TO BE DONE:
List every line in the rows below that contains the word "distance". Case counts, so a line matches only if the letters have the same capitalization.

DATA LINES:
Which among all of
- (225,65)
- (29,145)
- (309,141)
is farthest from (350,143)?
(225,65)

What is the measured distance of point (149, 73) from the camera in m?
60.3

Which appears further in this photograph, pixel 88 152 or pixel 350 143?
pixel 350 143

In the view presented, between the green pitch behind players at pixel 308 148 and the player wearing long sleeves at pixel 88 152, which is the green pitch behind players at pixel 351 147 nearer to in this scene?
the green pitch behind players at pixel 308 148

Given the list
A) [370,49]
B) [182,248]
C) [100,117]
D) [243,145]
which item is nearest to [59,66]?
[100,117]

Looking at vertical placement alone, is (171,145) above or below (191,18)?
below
---
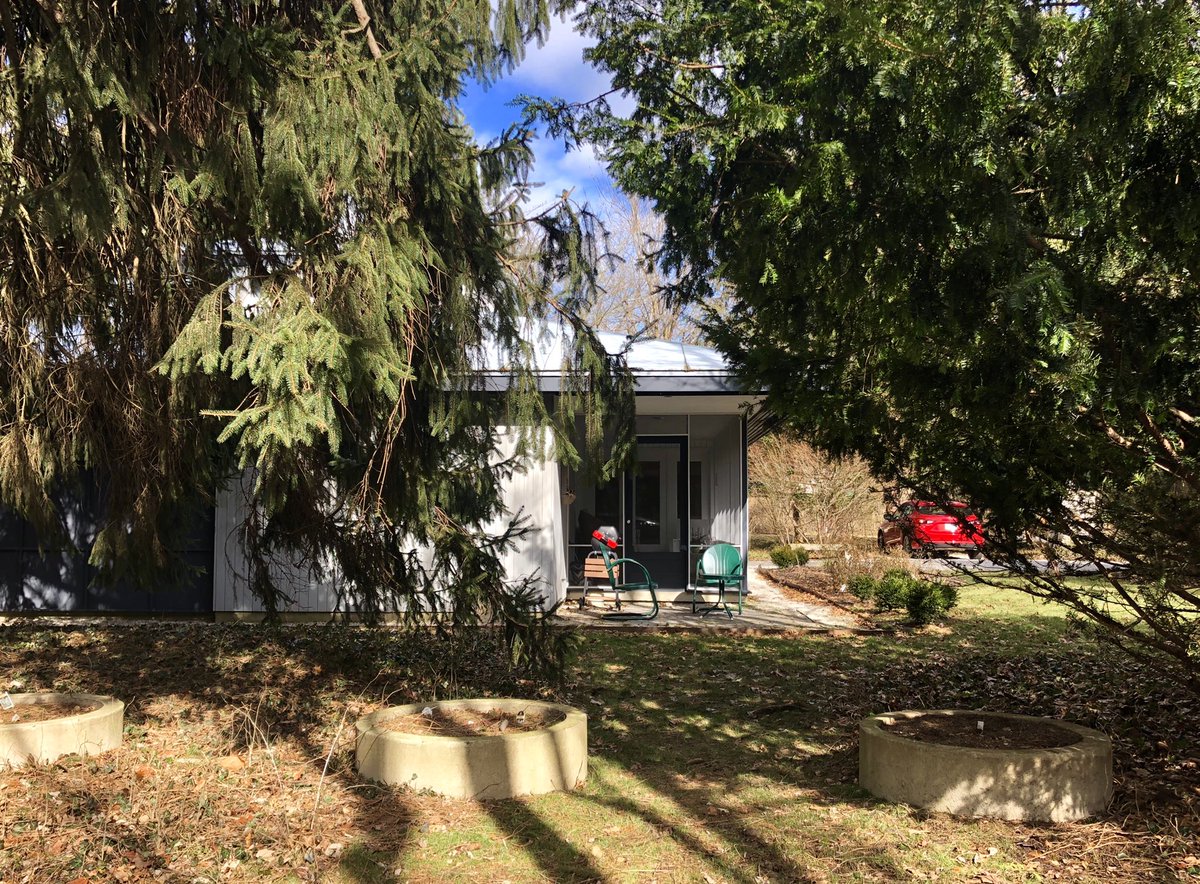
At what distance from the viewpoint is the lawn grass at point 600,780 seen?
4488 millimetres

ANSWER IN FULL:
What is the measured distance of point (149, 73) from the camera in m?
At what distance from the viewpoint is the lawn grass at point 600,780 seen?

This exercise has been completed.